**Exercise directions**.
Your task is to copy the data exactly while leaving out every picture.

Exercise inputs START

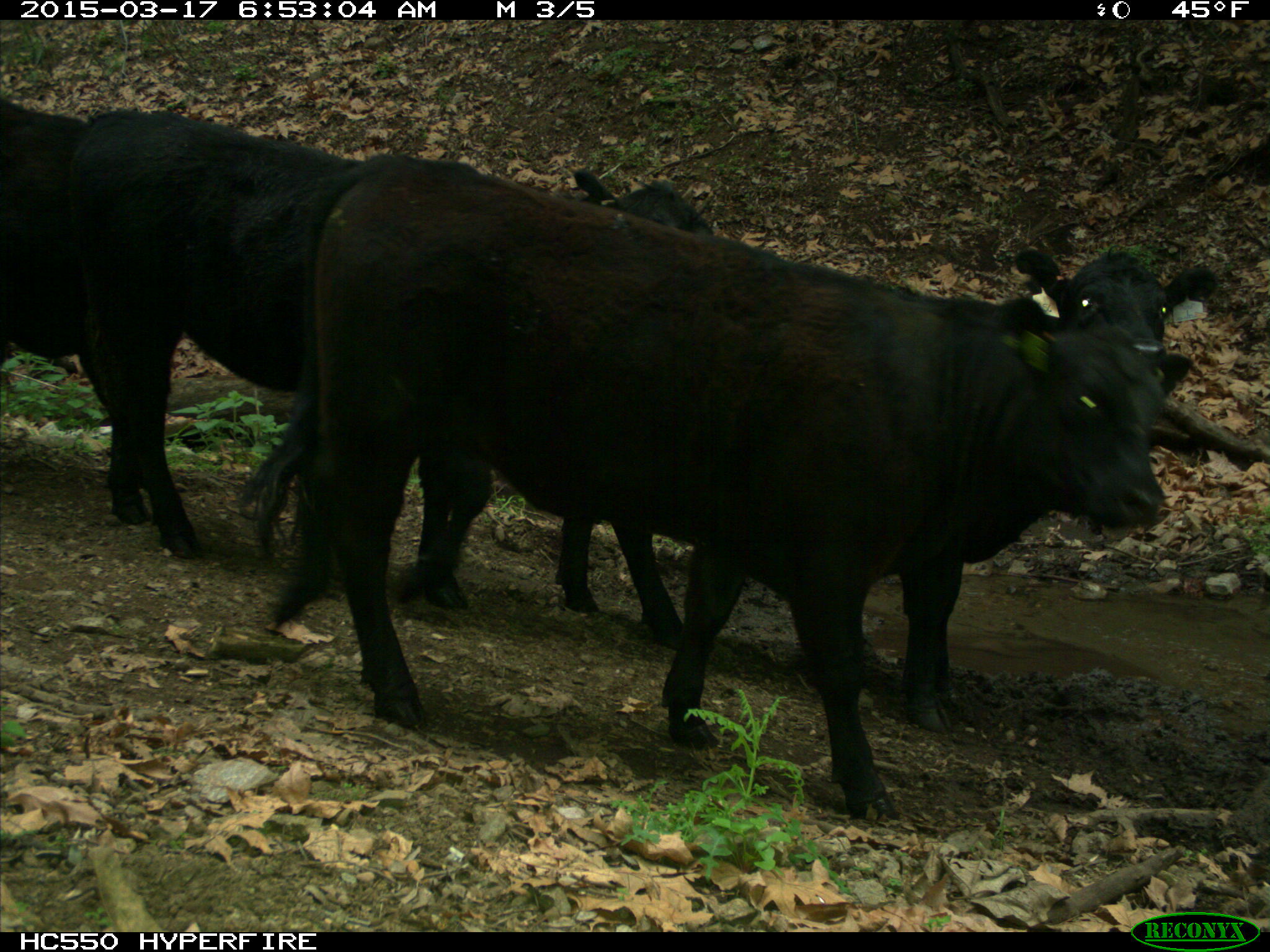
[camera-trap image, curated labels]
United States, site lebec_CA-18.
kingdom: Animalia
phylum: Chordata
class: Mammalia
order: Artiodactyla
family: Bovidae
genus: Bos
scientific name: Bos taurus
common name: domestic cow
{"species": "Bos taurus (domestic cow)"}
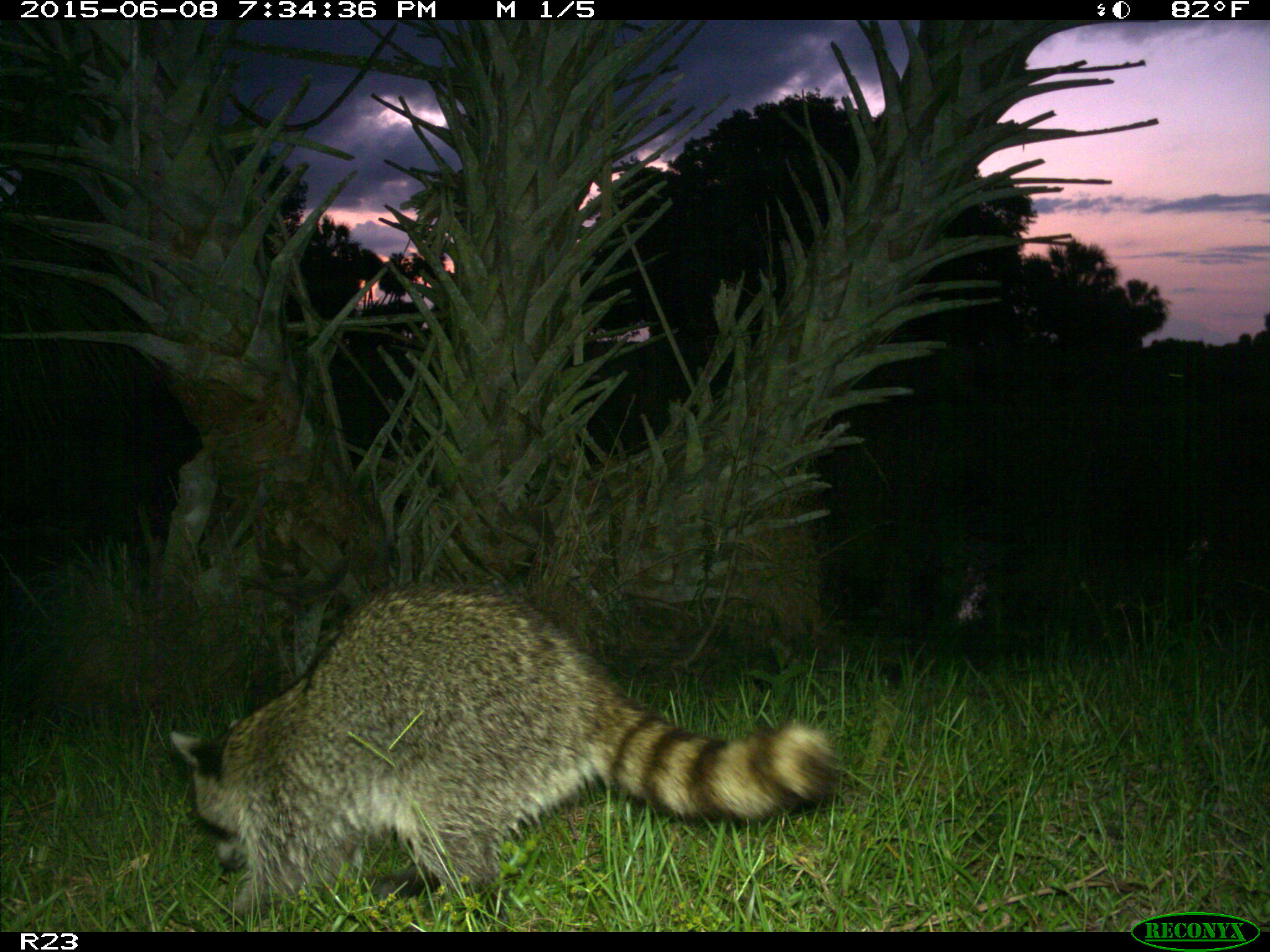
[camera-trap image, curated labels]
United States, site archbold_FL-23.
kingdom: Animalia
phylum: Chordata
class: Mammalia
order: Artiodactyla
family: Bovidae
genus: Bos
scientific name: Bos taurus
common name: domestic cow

Exercise inputs END

**Written solution**.
[camera-trap image, curated labels]
United States, site lebec_CA-18.
kingdom: Animalia
phylum: Chordata
class: Mammalia
order: Artiodactyla
family: Bovidae
genus: Bos
scientific name: Bos taurus
common name: domestic cow
{"species": "Bos taurus (domestic cow)"}
[camera-trap image, curated labels]
United States, site archbold_FL-23.
kingdom: Animalia
phylum: Chordata
class: Mammalia
order: Artiodactyla
family: Bovidae
genus: Bos
scientific name: Bos taurus
common name: domestic cow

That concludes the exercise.